I’m sure I totally annoyed all the photographer friends to whom I forwarded a very funny blog post about the worst job in the world: microstock reviewer, that poor sucker who has to sort through all those quadrillions and quadrillions of super-shitty photos submitted for sale online for literally pennies. But now I see there is actually something emerging that is far worse. The Guardian says a chips-and-chemicals producer is running competitions for amateur ads. The latest winner was made for less than 10 pounds (not exactly chimp change: that’s almost 20 bucks, U.S.) “Bet you can’t eat just one” transmogrified by entrants internationally sounds like a call to Dr. Kevorkian.

It was so hot Barney Greengrass . . .

How can one section produce something as amazing as a graphic look at real estate hell in the age of avarice less than a week after publishing the most inane local story since I wrote about a purple martin apartment house in Iowa more than half a lifetime ago? I assume everyone else was wondering which Rubeville they were living in on waking up to find their hometown paper driveling about a drunk who wanders into a bar and can’t get back out. Come on! The guy could be president with those instincts.

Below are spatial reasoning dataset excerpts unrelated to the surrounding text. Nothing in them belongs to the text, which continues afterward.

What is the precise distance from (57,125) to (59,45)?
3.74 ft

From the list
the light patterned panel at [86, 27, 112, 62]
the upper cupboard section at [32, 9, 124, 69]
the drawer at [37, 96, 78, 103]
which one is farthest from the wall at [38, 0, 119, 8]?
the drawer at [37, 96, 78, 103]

Everyone on best behavior, honest

Smarter commentators than I have had their say on the live-blogging that went on at the Enron on 12th Street awards. We can only hope the perpetrators are not credentialed for either presidential convention this summer. But right now I’m wondering how pathetic you would have to be to be sitting home at your computer waiting for the latest Kim Cattrall utterance to be transcribed. No one is a bigger defender than I am of food as the third most important thing in life (after air and water). But this is only rock and roll. And it’s silly.

Prairies dark with buffalo

I always used to say the best steak I ever had outside Spain was a slab o’ buffalo at the Bridge Cafe way back in the last century. Because I’m not a “real” food person,  though, I can also admit that flesh from non-cows does make me queasy, so I have to say I don’t exactly seek out the other red meat. Even so, the Harper’s story on the savage efforts by cattle ranchers around Yellowstone to wipe out the last descendants of the beasts that were here when Columbus landed is sickening. If the argument is not ironclad, the descriptions of the bison themselves and their indigenous world are heartbreaking. Read it and shit (from salmonella and E. coli).